§ **Exercise details**:
Please rewrite the items from the line holding "Given the visual" through the end of the items, with "stone block" changed to "boulder" and nothing else altered. Return only those lines.

§ **Records to process**:
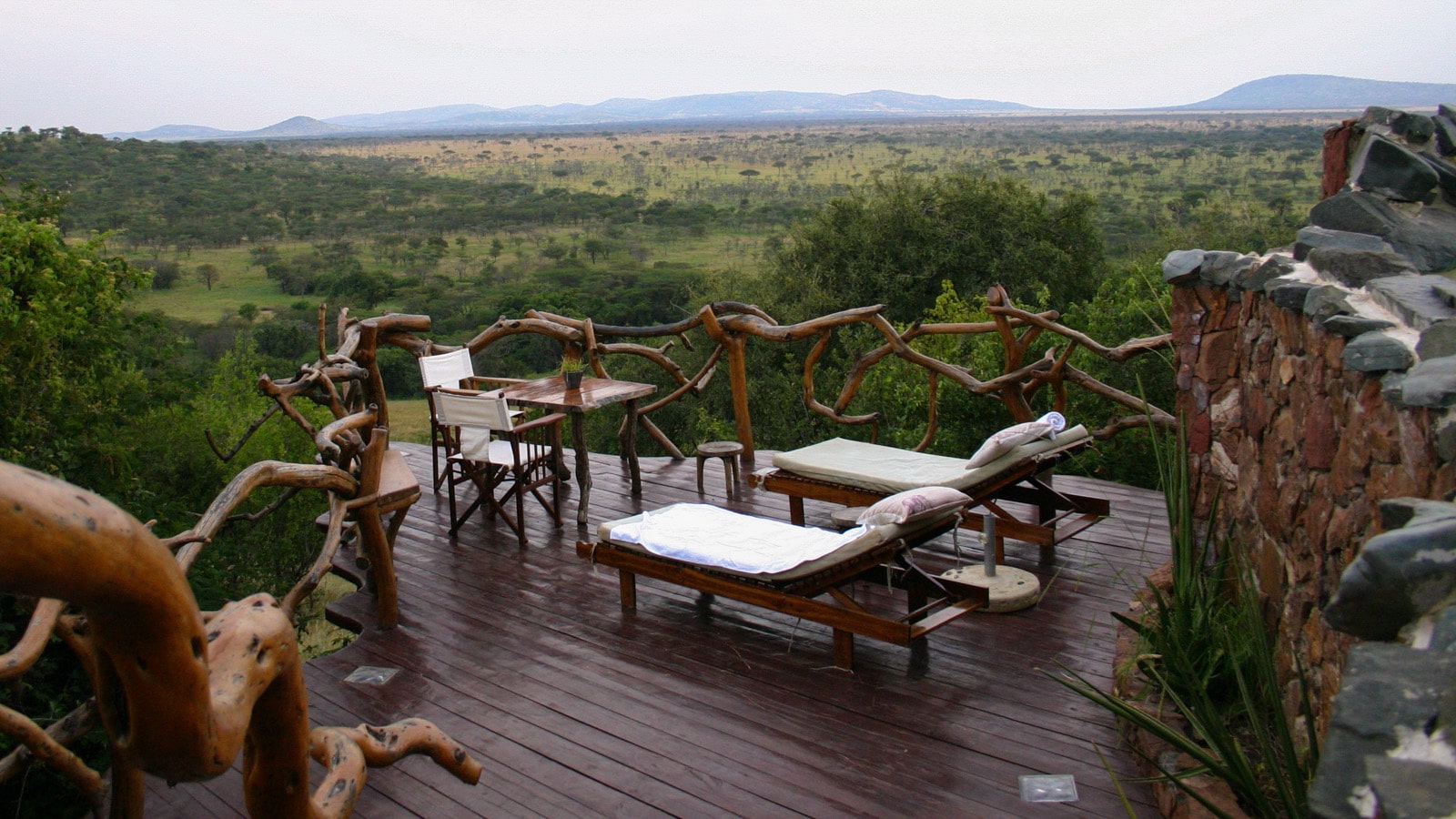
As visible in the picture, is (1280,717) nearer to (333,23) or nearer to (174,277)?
(174,277)

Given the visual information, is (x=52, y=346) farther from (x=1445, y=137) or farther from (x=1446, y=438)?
(x=1446, y=438)

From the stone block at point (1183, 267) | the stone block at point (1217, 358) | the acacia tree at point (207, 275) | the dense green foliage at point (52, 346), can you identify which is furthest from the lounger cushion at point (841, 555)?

§ **Final result**:
Given the visual information, is (x=52, y=346) farther from (x=1445, y=137) or farther from (x=1446, y=438)?
(x=1446, y=438)

From the boulder at point (1183, 267) | the boulder at point (1217, 358) | the acacia tree at point (207, 275) | the dense green foliage at point (52, 346), can you identify which is furthest from the lounger cushion at point (841, 555)?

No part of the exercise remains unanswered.